HOW TO COMPLETE THIS TASK:
Resume the forum post about recent TIA episodes and the fear of having a stroke, starting right after its last sentence.

EXTRACTED TEXT:

Scared to have a stroke
Hey everyone, new member here. So in the past 2 weeks I had 3 episodes of TIA, 1 while I was at work, 1 while I was in the vehicle (passenger) and 1 very scary one while me and husband were out grocery shopping. My most recent episode I was urged to go to the ER, so we went and spent all day there. I explained to them my symptoms (left arm and leg numbness, partial neck numbness, tunnel vision, light headed, slurred speech and not making sense while talking). It started when I was talking to my husband and everything that came out of my mouth didn't make sense at all, then came the numbness and the rest followed. My husband didn't really care and kept walking while I was dragging myself through the store to finish our shopping. Anyways I finally get my results and sure enough it was a TIA and the dr explained it as my body's warning sign, he referred me to a stroke prevention clinic and now I'm terrified. My blood pressure started getting high while I was pregnant with our 1st baby and it's just stayed around even after I had our 2nd.

SOURCE DATA:

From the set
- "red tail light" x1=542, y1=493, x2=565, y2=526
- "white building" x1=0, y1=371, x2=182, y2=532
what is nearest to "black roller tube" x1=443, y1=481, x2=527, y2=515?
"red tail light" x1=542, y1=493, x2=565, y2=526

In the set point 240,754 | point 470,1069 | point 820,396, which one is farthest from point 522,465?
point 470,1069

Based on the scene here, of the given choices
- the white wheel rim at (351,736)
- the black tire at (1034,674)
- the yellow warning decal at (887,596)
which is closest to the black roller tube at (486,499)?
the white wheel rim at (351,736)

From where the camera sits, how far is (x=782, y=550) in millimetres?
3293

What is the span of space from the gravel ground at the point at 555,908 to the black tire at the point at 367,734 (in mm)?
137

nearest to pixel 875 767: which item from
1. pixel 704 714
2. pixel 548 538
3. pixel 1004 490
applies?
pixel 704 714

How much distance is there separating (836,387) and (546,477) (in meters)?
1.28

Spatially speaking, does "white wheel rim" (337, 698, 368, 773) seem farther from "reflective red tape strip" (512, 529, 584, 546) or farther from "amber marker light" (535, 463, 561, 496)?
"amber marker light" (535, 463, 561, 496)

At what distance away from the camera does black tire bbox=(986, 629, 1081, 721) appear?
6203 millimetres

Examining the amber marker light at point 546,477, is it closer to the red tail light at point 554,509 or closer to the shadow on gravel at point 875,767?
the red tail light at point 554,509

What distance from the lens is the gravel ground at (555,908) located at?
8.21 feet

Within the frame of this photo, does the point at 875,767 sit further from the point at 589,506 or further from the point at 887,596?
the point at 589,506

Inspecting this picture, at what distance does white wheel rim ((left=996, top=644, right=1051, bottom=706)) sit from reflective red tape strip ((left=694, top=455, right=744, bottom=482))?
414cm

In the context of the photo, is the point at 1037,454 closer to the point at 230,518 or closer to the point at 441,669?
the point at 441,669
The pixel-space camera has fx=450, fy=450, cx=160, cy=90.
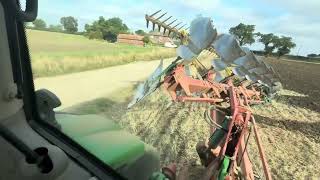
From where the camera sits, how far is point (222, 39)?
3645 millimetres

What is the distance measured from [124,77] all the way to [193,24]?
26.7 inches

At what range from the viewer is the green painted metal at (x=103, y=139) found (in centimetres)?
182

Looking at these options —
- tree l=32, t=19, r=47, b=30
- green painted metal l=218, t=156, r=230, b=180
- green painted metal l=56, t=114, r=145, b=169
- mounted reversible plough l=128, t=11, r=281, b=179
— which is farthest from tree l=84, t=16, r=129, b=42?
green painted metal l=218, t=156, r=230, b=180

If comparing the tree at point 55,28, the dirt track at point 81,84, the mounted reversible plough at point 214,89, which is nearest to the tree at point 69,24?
the tree at point 55,28

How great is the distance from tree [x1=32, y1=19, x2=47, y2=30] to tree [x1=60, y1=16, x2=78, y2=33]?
0.06 m

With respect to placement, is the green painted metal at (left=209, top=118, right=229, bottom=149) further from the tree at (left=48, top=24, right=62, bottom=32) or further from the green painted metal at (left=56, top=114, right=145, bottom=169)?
the tree at (left=48, top=24, right=62, bottom=32)

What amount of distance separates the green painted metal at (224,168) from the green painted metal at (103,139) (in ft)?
6.23

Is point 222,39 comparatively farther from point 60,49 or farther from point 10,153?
point 10,153

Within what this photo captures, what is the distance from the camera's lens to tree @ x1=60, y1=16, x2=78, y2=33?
1539mm

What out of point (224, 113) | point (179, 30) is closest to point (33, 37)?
point (179, 30)

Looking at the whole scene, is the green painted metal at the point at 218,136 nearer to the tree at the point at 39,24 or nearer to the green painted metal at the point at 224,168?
the green painted metal at the point at 224,168

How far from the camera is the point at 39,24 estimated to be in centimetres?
157

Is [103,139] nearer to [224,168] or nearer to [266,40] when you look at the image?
[224,168]

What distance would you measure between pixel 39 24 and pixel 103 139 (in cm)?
61
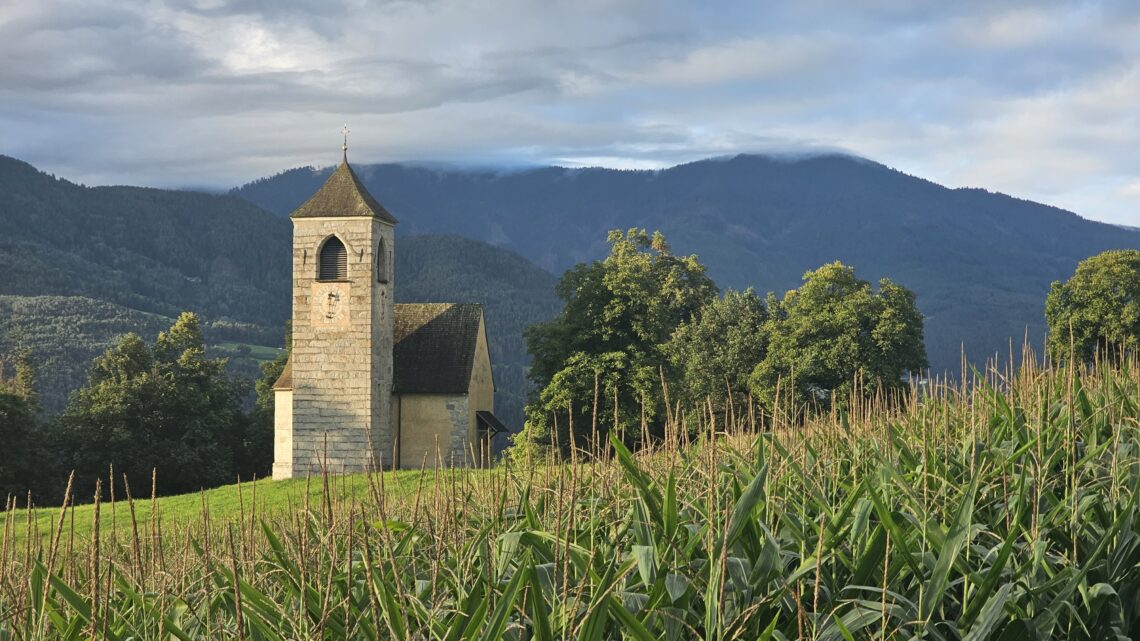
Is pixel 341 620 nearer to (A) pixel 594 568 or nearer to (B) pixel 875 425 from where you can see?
(A) pixel 594 568

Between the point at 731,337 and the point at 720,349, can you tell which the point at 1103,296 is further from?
the point at 720,349

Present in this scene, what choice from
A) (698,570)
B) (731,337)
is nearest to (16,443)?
(731,337)

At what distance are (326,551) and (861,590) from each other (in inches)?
95.6

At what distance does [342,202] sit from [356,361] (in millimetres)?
5972

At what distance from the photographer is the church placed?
44.1 metres

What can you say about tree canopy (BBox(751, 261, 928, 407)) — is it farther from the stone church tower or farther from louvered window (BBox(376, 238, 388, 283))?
louvered window (BBox(376, 238, 388, 283))

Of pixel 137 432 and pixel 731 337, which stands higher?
pixel 731 337

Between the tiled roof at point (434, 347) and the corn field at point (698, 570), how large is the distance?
40.0 metres

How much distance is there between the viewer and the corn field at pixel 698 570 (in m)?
3.92

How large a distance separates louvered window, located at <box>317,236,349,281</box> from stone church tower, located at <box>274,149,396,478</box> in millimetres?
36

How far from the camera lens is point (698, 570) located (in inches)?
172

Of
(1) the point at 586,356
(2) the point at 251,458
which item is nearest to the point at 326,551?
(1) the point at 586,356

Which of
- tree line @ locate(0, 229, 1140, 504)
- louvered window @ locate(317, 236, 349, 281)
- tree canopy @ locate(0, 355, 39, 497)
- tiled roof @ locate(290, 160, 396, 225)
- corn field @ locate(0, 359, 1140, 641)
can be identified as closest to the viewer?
corn field @ locate(0, 359, 1140, 641)

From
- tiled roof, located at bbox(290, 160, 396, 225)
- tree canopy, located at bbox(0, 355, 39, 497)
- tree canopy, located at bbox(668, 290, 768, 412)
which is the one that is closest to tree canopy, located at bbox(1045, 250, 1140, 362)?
tree canopy, located at bbox(668, 290, 768, 412)
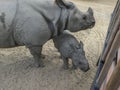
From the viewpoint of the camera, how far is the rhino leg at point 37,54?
1.96 metres

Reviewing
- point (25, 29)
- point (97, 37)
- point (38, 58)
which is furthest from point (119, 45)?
point (97, 37)

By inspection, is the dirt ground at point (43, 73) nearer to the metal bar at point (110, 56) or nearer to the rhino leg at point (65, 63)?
the rhino leg at point (65, 63)

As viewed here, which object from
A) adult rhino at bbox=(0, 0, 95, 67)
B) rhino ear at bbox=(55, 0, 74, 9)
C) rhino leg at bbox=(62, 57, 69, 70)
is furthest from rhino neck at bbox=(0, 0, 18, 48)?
rhino leg at bbox=(62, 57, 69, 70)

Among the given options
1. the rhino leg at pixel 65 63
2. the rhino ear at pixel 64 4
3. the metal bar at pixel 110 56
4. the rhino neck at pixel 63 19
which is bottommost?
the rhino leg at pixel 65 63

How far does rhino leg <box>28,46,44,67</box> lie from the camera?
196cm

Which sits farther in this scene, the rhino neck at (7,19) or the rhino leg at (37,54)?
the rhino leg at (37,54)

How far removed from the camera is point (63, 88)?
6.31 feet

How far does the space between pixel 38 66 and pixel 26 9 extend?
0.46 metres

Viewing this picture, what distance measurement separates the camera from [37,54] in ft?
6.63

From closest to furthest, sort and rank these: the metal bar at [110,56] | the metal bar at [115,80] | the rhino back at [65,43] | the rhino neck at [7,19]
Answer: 1. the metal bar at [115,80]
2. the metal bar at [110,56]
3. the rhino neck at [7,19]
4. the rhino back at [65,43]

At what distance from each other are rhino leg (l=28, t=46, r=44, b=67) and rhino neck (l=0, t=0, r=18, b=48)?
7.0 inches

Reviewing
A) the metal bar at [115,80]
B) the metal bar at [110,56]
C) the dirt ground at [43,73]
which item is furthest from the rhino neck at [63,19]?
the metal bar at [115,80]

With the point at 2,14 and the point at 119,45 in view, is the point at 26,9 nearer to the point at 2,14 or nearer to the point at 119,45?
the point at 2,14

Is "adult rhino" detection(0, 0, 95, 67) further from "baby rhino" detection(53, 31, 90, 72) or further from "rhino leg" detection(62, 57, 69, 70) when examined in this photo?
"rhino leg" detection(62, 57, 69, 70)
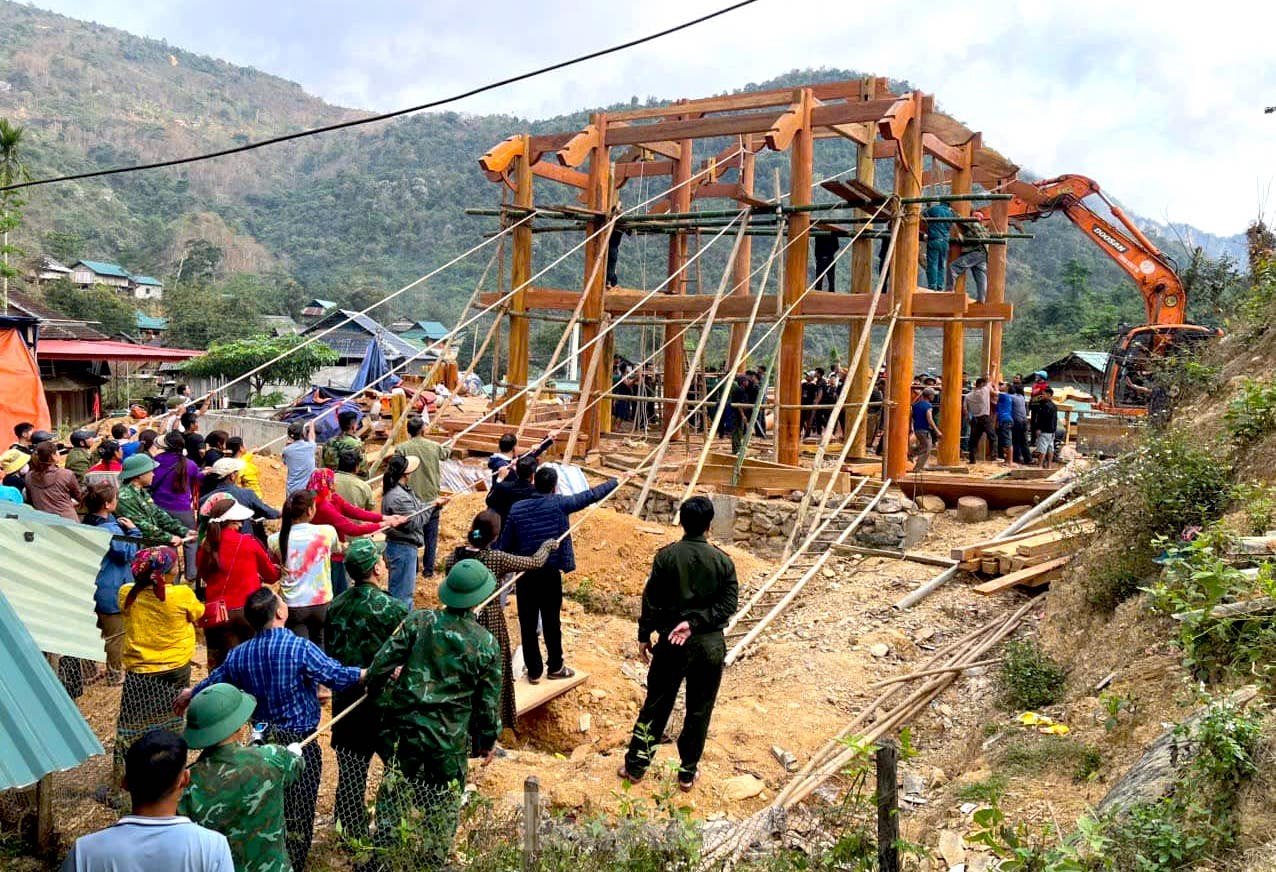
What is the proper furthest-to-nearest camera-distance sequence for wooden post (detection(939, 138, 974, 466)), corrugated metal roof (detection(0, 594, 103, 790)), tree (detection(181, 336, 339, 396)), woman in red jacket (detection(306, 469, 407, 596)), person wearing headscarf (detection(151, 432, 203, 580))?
1. tree (detection(181, 336, 339, 396))
2. wooden post (detection(939, 138, 974, 466))
3. person wearing headscarf (detection(151, 432, 203, 580))
4. woman in red jacket (detection(306, 469, 407, 596))
5. corrugated metal roof (detection(0, 594, 103, 790))

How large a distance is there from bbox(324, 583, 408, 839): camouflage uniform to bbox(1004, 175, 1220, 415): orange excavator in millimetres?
15885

REPLY:
I feel like this is my fault because this whole time (1 year) I haven't been taking my medications or measuring my blood pressure due to having 2 very young kids close in age (2 year old & 1 year old) and just not having the time. I feel like I'm responsible for this and that there is nobody to blame except for myself and it is, my husband suddenly cares and doesn't want me eating anything that has sodium in it which now results in me hardly eating anything during the day except for snacking on an orange or something to help ease my hunger pains. As I scroll through this sub I see all these amazing people that have survived a stroke and are dealing with recovery and healing which is amazing but it terrifies me thinking about it happening to me. I can't imagine having troubles carrying my girls, not being able to tuck them into bed, take them on walks to the park etc. Thanks for reading to whoever got this far.